Ich kenne diese Nächte, dieses Jammern von unendlich vielen Einsätzen, als der Tierärztepool noch nicht mal einen Namen hatte, geschweige denn Tierärzte. Deshalb weiß ich es zu schätzen, was unsere Angestellten leisten. Ein verletztes Tier wird gefunden – wir helfen. Parasitika werden benötigt – wir bestellen. Hundehütten werden gebraucht – wir kaufen. Kastrationen werden gewünscht – wir operieren. Immer und immer mehr!

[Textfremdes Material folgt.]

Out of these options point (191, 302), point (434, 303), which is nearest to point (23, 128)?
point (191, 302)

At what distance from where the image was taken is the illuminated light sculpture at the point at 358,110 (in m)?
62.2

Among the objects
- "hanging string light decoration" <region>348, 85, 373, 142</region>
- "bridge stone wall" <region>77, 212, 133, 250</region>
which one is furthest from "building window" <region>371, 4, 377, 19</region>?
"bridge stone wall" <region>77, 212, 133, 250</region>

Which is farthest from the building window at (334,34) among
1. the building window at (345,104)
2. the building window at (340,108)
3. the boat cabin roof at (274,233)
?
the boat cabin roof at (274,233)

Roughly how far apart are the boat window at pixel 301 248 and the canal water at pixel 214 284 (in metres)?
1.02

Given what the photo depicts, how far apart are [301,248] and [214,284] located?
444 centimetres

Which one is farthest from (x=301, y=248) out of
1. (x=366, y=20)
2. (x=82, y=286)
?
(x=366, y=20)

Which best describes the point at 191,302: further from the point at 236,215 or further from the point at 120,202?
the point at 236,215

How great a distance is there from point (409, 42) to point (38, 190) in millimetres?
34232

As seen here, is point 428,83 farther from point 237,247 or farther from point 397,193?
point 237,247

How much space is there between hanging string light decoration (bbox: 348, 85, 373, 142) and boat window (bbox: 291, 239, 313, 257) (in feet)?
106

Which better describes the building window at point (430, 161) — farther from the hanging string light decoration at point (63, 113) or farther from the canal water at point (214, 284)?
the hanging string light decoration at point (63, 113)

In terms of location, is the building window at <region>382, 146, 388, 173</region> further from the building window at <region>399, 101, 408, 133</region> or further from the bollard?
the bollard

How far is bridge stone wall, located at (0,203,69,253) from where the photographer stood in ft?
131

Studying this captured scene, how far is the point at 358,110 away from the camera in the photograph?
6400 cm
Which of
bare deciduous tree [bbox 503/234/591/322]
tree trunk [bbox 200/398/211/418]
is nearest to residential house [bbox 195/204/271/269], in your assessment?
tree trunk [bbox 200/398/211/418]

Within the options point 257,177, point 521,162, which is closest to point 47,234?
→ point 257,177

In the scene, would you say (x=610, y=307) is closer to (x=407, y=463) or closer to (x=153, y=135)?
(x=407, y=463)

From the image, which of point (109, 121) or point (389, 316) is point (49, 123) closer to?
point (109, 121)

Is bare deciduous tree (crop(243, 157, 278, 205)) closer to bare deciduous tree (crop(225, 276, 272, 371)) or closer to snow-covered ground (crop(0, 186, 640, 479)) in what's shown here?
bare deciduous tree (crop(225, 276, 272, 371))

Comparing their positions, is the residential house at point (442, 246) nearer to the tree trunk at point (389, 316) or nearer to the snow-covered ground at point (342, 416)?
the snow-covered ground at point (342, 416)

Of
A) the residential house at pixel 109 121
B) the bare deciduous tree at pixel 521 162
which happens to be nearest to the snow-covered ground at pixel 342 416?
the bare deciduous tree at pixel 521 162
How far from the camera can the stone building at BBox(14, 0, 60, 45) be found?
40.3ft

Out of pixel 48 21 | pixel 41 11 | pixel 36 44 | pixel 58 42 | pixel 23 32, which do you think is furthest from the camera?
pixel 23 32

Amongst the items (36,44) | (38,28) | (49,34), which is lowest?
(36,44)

Das „Immer-größer-Werden“ bringt aber auch Herausforderungen mit sich. Neue Leute müssen eingearbeitet werden, sie sollten sich integrieren. Sie müssen lernen nach unseren, über viele Jahre erprobten, Prozessen zu arbeiten und sich anzupassen. Für die „alten Hasen“ ist es oft schwierig, Handgriffe, die man 1000x gemacht hat, mit Geduld denen beizubringen, die sie zum ersten Mal machen. Die Arche ist kein brüchiges Holzboot mehr mit einer Zweimannbesatzung, sondern ein Dampfer, der aber trotzdem weder Hotel noch Luxusjacht ist. Das bedeutet, dass mehr Regeln aufgestellt werden müssen, ein Begriff, den wir früher gar nicht kannten. Dafür kommt die Definition von Toleranz ins Spiel. Die familiäre Struktur, die uns ausmacht, muss unter allen Umständen erhalten bleiben, denn nur ein Zusammenhalt gewährt uns den Erfolg, den die Tiere unbedingt brauchen. Alles, was nicht zielorientiert ist, nimmt Energie, die keiner von uns im Überschuss hat. Es macht einfach keinen Sinn an anderen das zu suchen, was die nicht können, sondern das zu fördern, was die können!

Das Ziel „Tierschutz“ ist für alle Menschen gleich, aber der Weg dahin mehr als unterschiedlich. Von der fachlichen Kompetenz möchte ich hier erst gar nicht sprechen, verlange aber, dass die beim Tierärztepool extrem hoch bleibt. Demnach wird die zukünftige Herausforderung darin liegen, ein Team zu führen, welches vielfältiger ist, welches immer größer wird und welches auf die privaten Animositäten der anderen Rücksicht nimmt, ohne das Zeil des nachhaltigen Tierschutzes aus den Augen zu verlieren.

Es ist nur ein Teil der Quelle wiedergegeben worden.